Quo vadis, Bundesheer? Zwei Rekruten schildern der „Krone“ haarsträubende Missstände im Grundwehrdienst. Ein Generalstabsoffizier analysiert - und nimmt sich kein Blatt vor den Mund.
„Ich habe mich eigentlich auf die Zeit beim Heer gefreut. Aber es war eine bittere Enttäuschung. Viele von uns waren psychisch am Ende“, zieht ein 18-jähriger Niederösterreicher wenige Tage nach dem Abrüsten vom Grundwehrdienst Bilanz. Er will anonym bleiben, weil er mögliche Konsequenzen befürchtet, aber auch stellvertretend für die „Generation Krise“ Bewusstsein schaffen und gemeinsam mit einem gleichaltrigen Kameraden aus demselben Zug die Fehler im System aufzeigen.
„In der Kaserne in Niederösterreich, die sich auf Pionierausbildung spezialisiert hat, gab es einen Unteroffizier, der uns extrem eingeschüchtert hat“, so der junge Mann. „Er ist in der Vergangenheit durch Gewaltdelikte aufgefallen und hat uns offen gedroht.“ Die Burschen fragen sich: „Warum lässt man solche Leute auf junge Menschen los?“
„Das Kaderpersonal ist demotiviert“
Eine mögliche Antwort kommt von einem international tätigen Generalstabsoffizier des Heeres, der verständlicherweise seinen Namen auch nicht preisgeben möchte. Der Familienvater mit Kärntner Wurzeln erklärt: „Das Kaderpersonal ist demotiviert. Das zieht sich leider durch alle Ebenen. Der Frust wird nach dem Motto verarbeitet: Den Letzten beißen die Hunde.“
Woher kommt dieser Frust?
„Wir Soldaten sind seit zwei Jahren die ,Hilfsschackln‘ der Nation. Corona-Teststraßen, Contact-Tracing, Botschaftsbewachung oder Post-Aushilfe - die Kameraden müssen ständig neue Aufgaben erfüllen, für die sie nicht ausgebildet wurden.“ Der Insider verweist auf die angespannte personelle Lage: „Beim Kader gab es einen regelrechten Aderlass. Österreichweit fehlen zumindest 100 Unteroffiziere. Gleichzeitig gibt es immer mehr Anforderungen und Begehrlichkeiten, speziell seitens der ÖVP.“ Es werde keine Rücksicht auf die Belastung der Truppe genommen. Folge: „Die planmäßig vorgesehenen Infanteriekompanien gibt es nur noch auf dem Papier.“
Besonders gefährlich wird die Situation offenbar beim Grenzschutz, zu dem Rekruten herangezogen werden. Abgesehen von der schlechten Versorgung („verschimmelter Streichkäse, verdorbene Spaghetti, abgelaufene Produkte“) werde der Faktor Psyche völlig unterschätzt. „Nach drei Monaten Ausbildung steht man plötzlich mit scharfer Munition nachts in unbekanntem Gelände. Es gibt gar keine mentale Vorbereitung“, kritisieren die beiden.

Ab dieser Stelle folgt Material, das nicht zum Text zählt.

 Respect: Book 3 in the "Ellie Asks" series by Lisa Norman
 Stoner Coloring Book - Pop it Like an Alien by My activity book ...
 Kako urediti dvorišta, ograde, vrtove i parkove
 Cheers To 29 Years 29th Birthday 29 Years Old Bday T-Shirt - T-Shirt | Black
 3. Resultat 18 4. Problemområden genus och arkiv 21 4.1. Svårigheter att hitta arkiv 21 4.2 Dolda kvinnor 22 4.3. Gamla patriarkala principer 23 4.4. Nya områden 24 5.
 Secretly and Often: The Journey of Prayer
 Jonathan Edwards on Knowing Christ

Aufgrund der Dauerbelastung („bis zu 87 Stunden Dienst pro Woche“) gepaart mit seelischen Problemen komme es öfters zu tragischen Zwischenfällen. Diese werden auch von unserem Fachmann leider bestätigt. Manöverkritik zum Schluss: Egal, ob Grundwehrdiener oder General: Die Probleme werden von beiden Seiten erkannt. Was fehlt, sind die Lösungen.
Kommentar: Ein Schuss in den Ofen
Die russische Invasion in der Ukraine hat gezeigt, wie wichtig effektive Landesverteidigung ist - und wie weit Österreich davon entfernt ist. Pseudo-Neutralität und eine schwache Armee sind eine explosive Mischung. Im Fall des Falles steht man alleine da. Wie das Kaninchen vor der Schlange. Ministerin Tanner hat angesichts der Bedrohung im März ein Milliardenpaket versprochen. Bisher ist das Unterfangen ein weiterer Schuss in den Ofen während ihrer Amtszeit. Große Worte, denen keine Taten folgen. Taktisches Stichwort zur Erinnerung: „Airbus wird mich noch kennenlernen.“ Geld alleine wird die Probleme übrigens nicht lösen. Zunächst müsste die ÖVP einsehen, dass das Heer weder Selbstbedienungsladen noch parteipolitische Personalreserve ist. Dann wäre eine Grundsatzentscheidung gefragt. In Kurzform: Aufrüsten oder Abschaffen? Auf eine dahinsiechende Wach- und Schließgesellschaft wartet nur noch eine Perspektive - der letzte Zapfenstreich.